- Material -
──────────

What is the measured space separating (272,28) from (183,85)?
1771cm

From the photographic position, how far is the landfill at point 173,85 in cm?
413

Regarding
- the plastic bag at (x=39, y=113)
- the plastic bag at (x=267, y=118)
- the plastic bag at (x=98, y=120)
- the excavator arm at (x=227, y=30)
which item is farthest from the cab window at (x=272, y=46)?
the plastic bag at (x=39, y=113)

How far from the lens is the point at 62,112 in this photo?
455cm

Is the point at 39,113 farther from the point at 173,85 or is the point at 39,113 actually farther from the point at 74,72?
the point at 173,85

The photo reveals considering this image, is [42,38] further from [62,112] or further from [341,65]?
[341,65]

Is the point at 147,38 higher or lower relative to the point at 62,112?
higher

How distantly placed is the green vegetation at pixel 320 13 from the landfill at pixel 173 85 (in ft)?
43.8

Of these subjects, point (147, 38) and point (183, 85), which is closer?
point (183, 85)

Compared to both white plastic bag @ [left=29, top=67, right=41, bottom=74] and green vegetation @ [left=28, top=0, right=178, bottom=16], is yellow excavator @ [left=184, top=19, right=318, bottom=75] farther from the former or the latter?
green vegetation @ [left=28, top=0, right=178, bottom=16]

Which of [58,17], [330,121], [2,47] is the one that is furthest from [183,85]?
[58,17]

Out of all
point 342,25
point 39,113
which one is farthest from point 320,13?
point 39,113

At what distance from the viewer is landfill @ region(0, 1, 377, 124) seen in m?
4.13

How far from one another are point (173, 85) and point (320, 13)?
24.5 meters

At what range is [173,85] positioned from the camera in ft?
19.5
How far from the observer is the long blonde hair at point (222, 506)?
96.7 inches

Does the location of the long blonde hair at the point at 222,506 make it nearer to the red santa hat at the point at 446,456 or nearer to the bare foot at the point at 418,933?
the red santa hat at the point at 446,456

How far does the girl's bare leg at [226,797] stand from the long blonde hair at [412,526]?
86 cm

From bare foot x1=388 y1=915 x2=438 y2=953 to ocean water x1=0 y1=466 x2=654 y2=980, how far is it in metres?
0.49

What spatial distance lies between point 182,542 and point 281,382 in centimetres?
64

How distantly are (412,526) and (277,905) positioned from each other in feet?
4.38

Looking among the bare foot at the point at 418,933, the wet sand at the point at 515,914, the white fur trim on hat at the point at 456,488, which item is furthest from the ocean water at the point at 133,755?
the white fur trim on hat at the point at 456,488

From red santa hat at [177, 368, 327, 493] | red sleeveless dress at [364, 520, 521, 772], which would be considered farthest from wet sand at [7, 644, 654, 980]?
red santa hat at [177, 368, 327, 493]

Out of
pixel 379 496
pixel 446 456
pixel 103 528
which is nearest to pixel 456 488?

──────────

- Description of the task -
Please copy out the listing word for word, from the line containing "At what distance" through the end of the listing, inclusive.

- Written answer -
At what distance from the viewer is landfill @ region(0, 1, 377, 124) seen in m?
4.13

How far from one another are point (173, 85) and point (320, 13)?
24.5 meters

At what range is [173,85] positioned from the camera in ft?
19.5
How far from the observer is the long blonde hair at point (222, 506)?
96.7 inches

Does the location of the long blonde hair at the point at 222,506 make it nearer to the red santa hat at the point at 446,456 or nearer to the bare foot at the point at 418,933?
the red santa hat at the point at 446,456

How far does the girl's bare leg at [226,797] stand from the long blonde hair at [412,526]?
86 cm

From bare foot x1=388 y1=915 x2=438 y2=953 to ocean water x1=0 y1=466 x2=654 y2=980, how far is it in metres?
0.49

What spatial distance lies between point 182,542 and point 281,382 in centimetres?
64

How distantly are (412,526) and (277,905) positioned from each other in feet?
4.38

Looking among the bare foot at the point at 418,933, the wet sand at the point at 515,914, the white fur trim on hat at the point at 456,488, which item is furthest from the ocean water at the point at 133,755?
the white fur trim on hat at the point at 456,488

From red santa hat at [177, 368, 327, 493] | red sleeveless dress at [364, 520, 521, 772], which would be considered farthest from wet sand at [7, 644, 654, 980]?
red santa hat at [177, 368, 327, 493]

Out of
pixel 379 496
pixel 446 456
pixel 103 528
which is nearest to pixel 456 488?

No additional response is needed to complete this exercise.